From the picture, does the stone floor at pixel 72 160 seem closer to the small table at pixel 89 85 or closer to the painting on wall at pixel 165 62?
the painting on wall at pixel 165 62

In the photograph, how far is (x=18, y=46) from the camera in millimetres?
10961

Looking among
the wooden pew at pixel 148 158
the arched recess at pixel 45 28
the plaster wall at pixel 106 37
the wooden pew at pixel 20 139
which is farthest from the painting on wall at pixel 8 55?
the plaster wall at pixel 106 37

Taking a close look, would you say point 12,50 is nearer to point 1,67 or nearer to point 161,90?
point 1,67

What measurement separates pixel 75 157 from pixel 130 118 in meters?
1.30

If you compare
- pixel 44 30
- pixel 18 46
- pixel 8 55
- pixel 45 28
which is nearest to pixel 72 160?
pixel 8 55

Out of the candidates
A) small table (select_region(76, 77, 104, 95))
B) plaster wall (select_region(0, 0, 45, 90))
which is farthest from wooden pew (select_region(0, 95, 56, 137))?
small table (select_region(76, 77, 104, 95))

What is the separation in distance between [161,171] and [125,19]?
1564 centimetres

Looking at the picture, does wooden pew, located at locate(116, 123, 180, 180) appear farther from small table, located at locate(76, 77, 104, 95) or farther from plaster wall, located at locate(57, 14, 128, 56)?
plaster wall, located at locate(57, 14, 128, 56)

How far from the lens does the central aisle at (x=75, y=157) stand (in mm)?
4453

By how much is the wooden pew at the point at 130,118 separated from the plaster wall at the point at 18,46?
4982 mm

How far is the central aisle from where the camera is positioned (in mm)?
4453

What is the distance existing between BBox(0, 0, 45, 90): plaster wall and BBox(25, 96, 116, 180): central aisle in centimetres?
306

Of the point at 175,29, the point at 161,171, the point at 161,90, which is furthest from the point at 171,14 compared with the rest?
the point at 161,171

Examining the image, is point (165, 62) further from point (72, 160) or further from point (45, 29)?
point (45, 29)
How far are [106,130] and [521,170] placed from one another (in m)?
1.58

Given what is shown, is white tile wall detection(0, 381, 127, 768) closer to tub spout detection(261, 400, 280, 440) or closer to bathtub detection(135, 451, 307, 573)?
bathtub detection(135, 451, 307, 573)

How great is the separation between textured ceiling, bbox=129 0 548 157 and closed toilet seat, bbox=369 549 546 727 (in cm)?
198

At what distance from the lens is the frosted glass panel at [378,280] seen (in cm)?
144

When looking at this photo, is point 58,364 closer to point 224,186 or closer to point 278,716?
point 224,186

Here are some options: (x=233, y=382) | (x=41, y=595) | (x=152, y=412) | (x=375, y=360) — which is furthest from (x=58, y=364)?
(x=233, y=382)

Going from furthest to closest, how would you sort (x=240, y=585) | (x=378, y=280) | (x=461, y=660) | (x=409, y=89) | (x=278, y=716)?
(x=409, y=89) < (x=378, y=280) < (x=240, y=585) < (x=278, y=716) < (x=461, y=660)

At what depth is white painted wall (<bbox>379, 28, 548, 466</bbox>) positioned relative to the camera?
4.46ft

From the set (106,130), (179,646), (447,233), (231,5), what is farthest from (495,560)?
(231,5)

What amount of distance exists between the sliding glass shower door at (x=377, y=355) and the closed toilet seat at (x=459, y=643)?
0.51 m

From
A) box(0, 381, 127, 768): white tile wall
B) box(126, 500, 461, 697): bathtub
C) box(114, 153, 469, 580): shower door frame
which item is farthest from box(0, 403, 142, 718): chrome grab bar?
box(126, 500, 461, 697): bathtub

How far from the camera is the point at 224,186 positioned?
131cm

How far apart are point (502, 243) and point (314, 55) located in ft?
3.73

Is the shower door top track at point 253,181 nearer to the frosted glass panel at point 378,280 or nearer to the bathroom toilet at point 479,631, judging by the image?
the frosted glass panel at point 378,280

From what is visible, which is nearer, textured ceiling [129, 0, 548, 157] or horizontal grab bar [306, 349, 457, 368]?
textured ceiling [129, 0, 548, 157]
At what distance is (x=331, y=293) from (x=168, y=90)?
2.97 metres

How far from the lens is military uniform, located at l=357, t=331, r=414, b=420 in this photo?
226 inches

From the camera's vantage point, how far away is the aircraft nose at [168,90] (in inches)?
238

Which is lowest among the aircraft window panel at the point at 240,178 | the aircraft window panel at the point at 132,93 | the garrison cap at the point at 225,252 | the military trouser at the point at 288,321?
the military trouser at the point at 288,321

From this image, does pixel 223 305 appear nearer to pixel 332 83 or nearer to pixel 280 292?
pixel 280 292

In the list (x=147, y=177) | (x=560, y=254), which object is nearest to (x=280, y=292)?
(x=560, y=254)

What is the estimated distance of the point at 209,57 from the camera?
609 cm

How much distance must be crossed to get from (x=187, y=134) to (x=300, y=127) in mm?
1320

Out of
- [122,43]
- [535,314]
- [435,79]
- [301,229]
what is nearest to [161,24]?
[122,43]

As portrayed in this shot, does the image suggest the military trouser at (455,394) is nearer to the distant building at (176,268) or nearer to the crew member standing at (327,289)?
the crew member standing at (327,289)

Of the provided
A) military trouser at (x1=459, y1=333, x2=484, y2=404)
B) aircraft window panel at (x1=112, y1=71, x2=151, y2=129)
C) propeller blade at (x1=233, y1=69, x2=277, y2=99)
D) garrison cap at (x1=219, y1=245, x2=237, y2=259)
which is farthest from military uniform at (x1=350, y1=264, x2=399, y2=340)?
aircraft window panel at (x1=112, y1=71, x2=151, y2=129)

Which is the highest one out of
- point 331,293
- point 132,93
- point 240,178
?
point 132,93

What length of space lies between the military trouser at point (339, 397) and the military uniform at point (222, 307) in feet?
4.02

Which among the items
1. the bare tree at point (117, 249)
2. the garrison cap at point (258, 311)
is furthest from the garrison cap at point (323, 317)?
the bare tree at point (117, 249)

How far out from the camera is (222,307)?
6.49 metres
-------------------------
■ **REQUEST**: Faithfully copy every entry, leaving nothing out.

■ **THE RESULT**:
From the picture, does the stone floor at pixel 72 160 seem closer to the small table at pixel 89 85 or closer to the painting on wall at pixel 165 62?
the painting on wall at pixel 165 62

In the photograph, how far is (x=18, y=46) from the camera in millimetres?
10961

Looking among
the wooden pew at pixel 148 158
the arched recess at pixel 45 28
the plaster wall at pixel 106 37
the wooden pew at pixel 20 139
which is farthest from the painting on wall at pixel 8 55?
the plaster wall at pixel 106 37

Taking a close look, would you say point 12,50 is nearer to point 1,67 or nearer to point 161,90?
point 1,67

What measurement separates pixel 75 157 from pixel 130 118 in meters?
1.30

If you compare
- pixel 44 30
- pixel 18 46
- pixel 8 55
- pixel 45 28
which is nearest to pixel 72 160?
pixel 8 55

Out of the candidates
A) small table (select_region(76, 77, 104, 95))
B) plaster wall (select_region(0, 0, 45, 90))
which is farthest from wooden pew (select_region(0, 95, 56, 137))?
small table (select_region(76, 77, 104, 95))

What is the separation in distance between [161,171] and [125,19]?
1564 centimetres

Looking at the picture, does wooden pew, located at locate(116, 123, 180, 180) appear farther from small table, located at locate(76, 77, 104, 95) or farther from plaster wall, located at locate(57, 14, 128, 56)?
plaster wall, located at locate(57, 14, 128, 56)

How far from the lens does the central aisle at (x=75, y=157) stand (in mm)?
4453

By how much is the wooden pew at the point at 130,118 separated from the plaster wall at the point at 18,46?
4982 mm

How far is the central aisle from where the camera is positioned (in mm)?
4453

What is the distance existing between BBox(0, 0, 45, 90): plaster wall and BBox(25, 96, 116, 180): central aisle in centimetres?
306

Of the point at 175,29, the point at 161,171, the point at 161,90, which is furthest from the point at 171,14 compared with the rest?
the point at 161,171

Examining the image, is point (165, 62) further from point (72, 160) or further from point (45, 29)?
point (45, 29)
How far are [106,130] and [521,170] placed from one another (in m)?
1.58

Given what is shown, is white tile wall detection(0, 381, 127, 768) closer to tub spout detection(261, 400, 280, 440) or closer to bathtub detection(135, 451, 307, 573)?
bathtub detection(135, 451, 307, 573)

How great is the separation between textured ceiling, bbox=129 0 548 157 and closed toilet seat, bbox=369 549 546 727 (in cm)?
198

At what distance from the lens is the frosted glass panel at [378,280] seen (in cm)?
144

When looking at this photo, is point 58,364 closer to point 224,186 or closer to point 278,716?
point 224,186

Here are some options: (x=233, y=382) | (x=41, y=595) | (x=152, y=412) | (x=375, y=360) — which is furthest from (x=58, y=364)?
(x=233, y=382)

Going from furthest to closest, how would you sort (x=240, y=585) | (x=378, y=280) | (x=461, y=660) | (x=409, y=89) | (x=278, y=716)?
(x=409, y=89) < (x=378, y=280) < (x=240, y=585) < (x=278, y=716) < (x=461, y=660)

At what depth is white painted wall (<bbox>379, 28, 548, 466</bbox>) positioned relative to the camera?
4.46ft

From the set (106,130), (179,646), (447,233), (231,5), what is farthest from (495,560)?
(231,5)

What amount of distance exists between the sliding glass shower door at (x=377, y=355) and the closed toilet seat at (x=459, y=643)?
0.51 m

From
A) box(0, 381, 127, 768): white tile wall
B) box(126, 500, 461, 697): bathtub
C) box(114, 153, 469, 580): shower door frame
which item is farthest from box(0, 403, 142, 718): chrome grab bar?
box(126, 500, 461, 697): bathtub

How far from the camera is the point at 224,186 positioned?
131cm

How far apart are point (502, 243) and point (314, 55) located in ft?
3.73

Is the shower door top track at point 253,181 nearer to the frosted glass panel at point 378,280 or nearer to the bathroom toilet at point 479,631, judging by the image?
the frosted glass panel at point 378,280

From what is visible, which is nearer, textured ceiling [129, 0, 548, 157] or horizontal grab bar [306, 349, 457, 368]?
textured ceiling [129, 0, 548, 157]
At what distance is (x=331, y=293) from (x=168, y=90)?
2.97 metres

How far from the lens is military uniform, located at l=357, t=331, r=414, b=420 in this photo?
226 inches

From the camera's vantage point, how far away is the aircraft nose at [168,90] (in inches)?
238

Which is lowest among the aircraft window panel at the point at 240,178 | the aircraft window panel at the point at 132,93 | the garrison cap at the point at 225,252 | the military trouser at the point at 288,321?
the military trouser at the point at 288,321

From this image, does pixel 223 305 appear nearer to pixel 332 83 or nearer to pixel 280 292?
pixel 280 292

In the list (x=147, y=177) | (x=560, y=254), which object is nearest to (x=280, y=292)?
(x=560, y=254)

What is the estimated distance of the point at 209,57 from the camera?
609 cm

How much distance must be crossed to get from (x=187, y=134) to (x=300, y=127) in mm?
1320

Out of
- [122,43]
- [535,314]
- [435,79]
- [301,229]
what is nearest to [161,24]?
[122,43]

As portrayed in this shot, does the image suggest the military trouser at (455,394) is nearer to the distant building at (176,268) or nearer to the crew member standing at (327,289)?
the crew member standing at (327,289)

Of the provided
A) military trouser at (x1=459, y1=333, x2=484, y2=404)
B) aircraft window panel at (x1=112, y1=71, x2=151, y2=129)
C) propeller blade at (x1=233, y1=69, x2=277, y2=99)
D) garrison cap at (x1=219, y1=245, x2=237, y2=259)
which is farthest from military uniform at (x1=350, y1=264, x2=399, y2=340)?
aircraft window panel at (x1=112, y1=71, x2=151, y2=129)

Which is the highest one out of
- point 331,293
- point 132,93
- point 240,178
?
point 132,93

What length of space lies between the military trouser at point (339, 397) and the military uniform at point (222, 307) in feet?
4.02

Which among the items
1. the bare tree at point (117, 249)
2. the garrison cap at point (258, 311)
is furthest from the garrison cap at point (323, 317)?
the bare tree at point (117, 249)

How far out from the camera is (222,307)?
6.49 metres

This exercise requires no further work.